* [WHAT THIS TASK INVOLVES] Select every line below that contains the string "distance", treating uppercase and lowercase as distinct.

==============================

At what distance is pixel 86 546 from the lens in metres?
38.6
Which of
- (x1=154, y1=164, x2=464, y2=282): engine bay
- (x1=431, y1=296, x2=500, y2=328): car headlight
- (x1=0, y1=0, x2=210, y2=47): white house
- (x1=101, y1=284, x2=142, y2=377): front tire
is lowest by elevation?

==============================

* [THE RESPONSE]
At what distance is pixel 86 546 from the lens in metres?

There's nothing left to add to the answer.